#### Document
3.1. Stress-Strain Relationship under Uniaxial Compression

Various constitutive equations have been established based on the uniaxial compression tests of ultra-high performance concrete. The ascending part of the stress-strain curve under uniaxial compression can be classified into a straight line [10,11,12], a polynomial curve, a rational fraction curve, and an exponential curve. It is an empirical approach, based on a good description of experimental data. But excepting the first part, without a certain model to sustain them, only the Ax term obeys to HOOK’s law.

3.1.1. Ascending Part of the Curve as a Polynomial

In [13], based on the clear physical quantity of the elastic modulus, the ascending part of the stress-strain curve of RPC under uniaxial compression was defined as a polynomial consisting of only one parameter, while the descending part of the curve was fitted with a rational fraction according to the test data:

$$y=\left\{\begin{array}{l}Ax+B{x}^a+C{x}^b,(0\le x\le 1)\\ \frac{x}{\alpha {(x-1)}^2+x},(x\ge 1)\end{array}\right.$$

(17)

#### Data
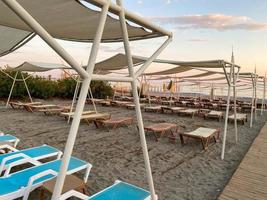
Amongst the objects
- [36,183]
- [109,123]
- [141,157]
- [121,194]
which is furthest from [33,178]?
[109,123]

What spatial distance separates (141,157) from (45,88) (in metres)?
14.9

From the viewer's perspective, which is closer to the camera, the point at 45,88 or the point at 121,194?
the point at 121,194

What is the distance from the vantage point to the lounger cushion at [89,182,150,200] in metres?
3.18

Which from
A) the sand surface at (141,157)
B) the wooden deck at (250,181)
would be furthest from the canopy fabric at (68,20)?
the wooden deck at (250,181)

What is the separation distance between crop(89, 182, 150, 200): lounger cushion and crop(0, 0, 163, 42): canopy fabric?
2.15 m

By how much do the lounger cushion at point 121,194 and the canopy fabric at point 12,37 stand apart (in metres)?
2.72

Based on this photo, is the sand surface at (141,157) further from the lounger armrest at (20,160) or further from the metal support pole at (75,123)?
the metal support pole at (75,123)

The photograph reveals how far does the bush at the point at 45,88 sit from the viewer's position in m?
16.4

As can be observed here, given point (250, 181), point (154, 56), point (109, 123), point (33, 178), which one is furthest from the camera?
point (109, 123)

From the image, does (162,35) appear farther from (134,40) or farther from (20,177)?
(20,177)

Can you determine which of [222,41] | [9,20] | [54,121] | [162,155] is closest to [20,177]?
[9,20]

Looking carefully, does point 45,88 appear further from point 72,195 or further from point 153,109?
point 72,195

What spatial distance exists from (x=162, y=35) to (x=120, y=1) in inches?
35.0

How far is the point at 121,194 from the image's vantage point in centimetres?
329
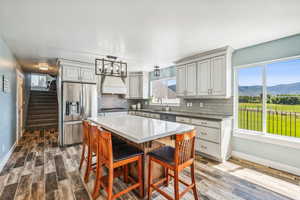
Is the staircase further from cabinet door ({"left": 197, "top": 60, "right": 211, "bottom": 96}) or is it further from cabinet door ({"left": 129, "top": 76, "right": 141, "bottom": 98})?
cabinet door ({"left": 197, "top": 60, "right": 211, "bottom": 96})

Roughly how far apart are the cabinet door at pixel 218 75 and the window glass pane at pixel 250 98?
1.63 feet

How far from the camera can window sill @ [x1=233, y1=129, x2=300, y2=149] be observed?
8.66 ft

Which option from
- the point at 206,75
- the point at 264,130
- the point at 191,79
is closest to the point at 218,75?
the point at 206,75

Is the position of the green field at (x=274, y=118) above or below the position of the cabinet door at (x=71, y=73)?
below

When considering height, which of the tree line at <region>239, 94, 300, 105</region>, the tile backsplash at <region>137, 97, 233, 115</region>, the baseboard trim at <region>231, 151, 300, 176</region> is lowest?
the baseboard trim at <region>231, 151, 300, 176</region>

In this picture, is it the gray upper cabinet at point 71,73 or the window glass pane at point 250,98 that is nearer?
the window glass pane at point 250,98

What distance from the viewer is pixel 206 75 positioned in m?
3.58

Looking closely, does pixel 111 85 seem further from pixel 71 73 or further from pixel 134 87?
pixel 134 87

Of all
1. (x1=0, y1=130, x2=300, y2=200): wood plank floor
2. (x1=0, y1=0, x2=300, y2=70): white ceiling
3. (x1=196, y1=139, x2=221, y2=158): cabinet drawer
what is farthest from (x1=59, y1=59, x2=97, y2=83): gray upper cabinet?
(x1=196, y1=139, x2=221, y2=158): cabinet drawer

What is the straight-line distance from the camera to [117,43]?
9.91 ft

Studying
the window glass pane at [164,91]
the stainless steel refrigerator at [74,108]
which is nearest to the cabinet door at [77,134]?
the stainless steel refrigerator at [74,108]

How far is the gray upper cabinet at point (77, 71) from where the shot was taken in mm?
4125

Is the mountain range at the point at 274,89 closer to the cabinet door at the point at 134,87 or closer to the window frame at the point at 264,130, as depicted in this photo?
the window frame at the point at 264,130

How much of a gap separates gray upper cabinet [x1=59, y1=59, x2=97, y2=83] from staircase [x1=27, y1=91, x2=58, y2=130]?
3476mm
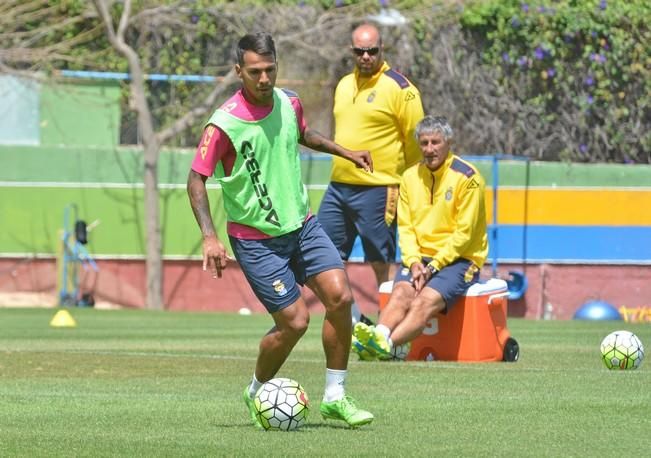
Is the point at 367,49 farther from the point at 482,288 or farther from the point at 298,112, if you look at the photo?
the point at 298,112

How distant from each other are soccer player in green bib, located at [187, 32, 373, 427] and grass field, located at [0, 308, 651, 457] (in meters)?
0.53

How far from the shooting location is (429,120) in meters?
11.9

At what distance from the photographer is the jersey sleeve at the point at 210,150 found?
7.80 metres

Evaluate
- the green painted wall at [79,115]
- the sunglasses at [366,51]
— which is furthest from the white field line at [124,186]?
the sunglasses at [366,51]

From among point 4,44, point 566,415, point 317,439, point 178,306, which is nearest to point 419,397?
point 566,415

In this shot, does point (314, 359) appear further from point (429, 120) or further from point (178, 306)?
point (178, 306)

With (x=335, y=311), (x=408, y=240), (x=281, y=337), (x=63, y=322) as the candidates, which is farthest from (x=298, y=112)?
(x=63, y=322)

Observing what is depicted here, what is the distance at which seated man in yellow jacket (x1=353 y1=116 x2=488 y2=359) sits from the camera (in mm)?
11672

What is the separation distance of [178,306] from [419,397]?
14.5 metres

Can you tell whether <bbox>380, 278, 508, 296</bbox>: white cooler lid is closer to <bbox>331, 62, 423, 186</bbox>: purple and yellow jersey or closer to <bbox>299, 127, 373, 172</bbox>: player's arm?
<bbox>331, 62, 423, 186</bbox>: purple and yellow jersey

#### Goal A
Find every line in the entries that contains the string "furthest", matching case exactly, and copy each of those lines.
#### Goal B
Go on with the passage on the compressive stress-strain behavior of ultra-high performance concrete from the point where it stops.

#### Written reply A
which is furthest from [33,178]?
would be furthest from the canopy fabric at (68,20)?
As can be observed here, given point (250, 181), point (154, 56), point (109, 123), point (33, 178), which one is furthest from the camera?
— which is furthest from the white field line at [124,186]?

#### Written reply B
where $x={\epsilon }_c/{\epsilon }_{c0}$,${\epsilon }_c$ denotes the strain of concrete under compression, and ${\epsilon }_{c0}$ denotes the peak strain; $y={\sigma }_c/f_c$,${\sigma }_c$ denotes the compressive stress of concrete and $f_c$ denotes the axial compressive strength of the prism. The parameter $A=E_0{\epsilon }_{c0}/f_c$ denotes the ratio of the initial elastic modulus $E_0$ to the secant modulus $E_p$ at the peak point. In the following, $x$,$y$, and $A$ have the same meaning, and $\alpha$ is a parameter in the descending section. $B=5-4A$,$a=4$,$C=3A-4$,$b=5$ in [13]; $B=6-5A$,$a=5$,$C=4A-5$,$b=6$ in [14].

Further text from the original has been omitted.